Esta radicalização da dimensão dialeticamente “negativa” da modernidade intensifica-se ainda com a incorporação herética (apoiada nas indicações da teoria da reificação em HCC) do diagnóstico weberiano da modernidade, “desviando-o” a fim de incorporá-lo no âmbito de uma perspectiva política anticapitalista. A crítica “marxista-weberiana” da modernidade capitalista é um dos núcleos a partir dos quais Michael Löwy interpreta desde a formalização estética kafkiana das “cadeias de papel” – que desenvolve o perigo da burocratização alertado por Weber -, passando pelo surrealismo, até o mais recente eco-socialismo, cujo êxito depende, entre outras coisas, da capacidade do marxismo de consolidar sua ruptura teórica e política com o paradigma civilizatório capitalista-moderno.
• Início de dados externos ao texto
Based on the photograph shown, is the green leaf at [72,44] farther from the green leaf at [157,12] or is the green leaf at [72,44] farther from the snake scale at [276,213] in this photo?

A fidelidade à utopia e à imaginação revolucionária, que sintetiza o percurso intelectual de Michael Löwy, entrelaça-se, assim, ao embate comum contra a “jaula de aço” e o “desencantamento do mundo” diagnosticados pelo sociólogo de Heidelberg. E é na investigação da possibilidade de constituição de laços entre as diversas formas de críticas e resistências à modernidade capitalista que se funda a ética intelectual de Michael Löwy.
Para Löwy, o marxismo e o pensamento dialético atuam como horizonte teórico-político capaz de absorver e subsumir, transformando-se a si mesmo, análises que possam contribuir com a complexa tarefa de interpretar o mundo, quando a luta para transformá-lo parece imediatamente longínqua. Foram estas características, formadoras de uma obra original e inventiva, que – a despeito dos limites de sua obra – garantiram a Michael Löwy, cujas dezenas de livros e artigos foram traduzidos em mais de 25 idiomas, um trânsito relativamente livre em diferentes vertentes da esquerda radical intelectual e política, tornando-o personagem indispensável do processo de renovação internacional do pensamento crítico contemporâneo.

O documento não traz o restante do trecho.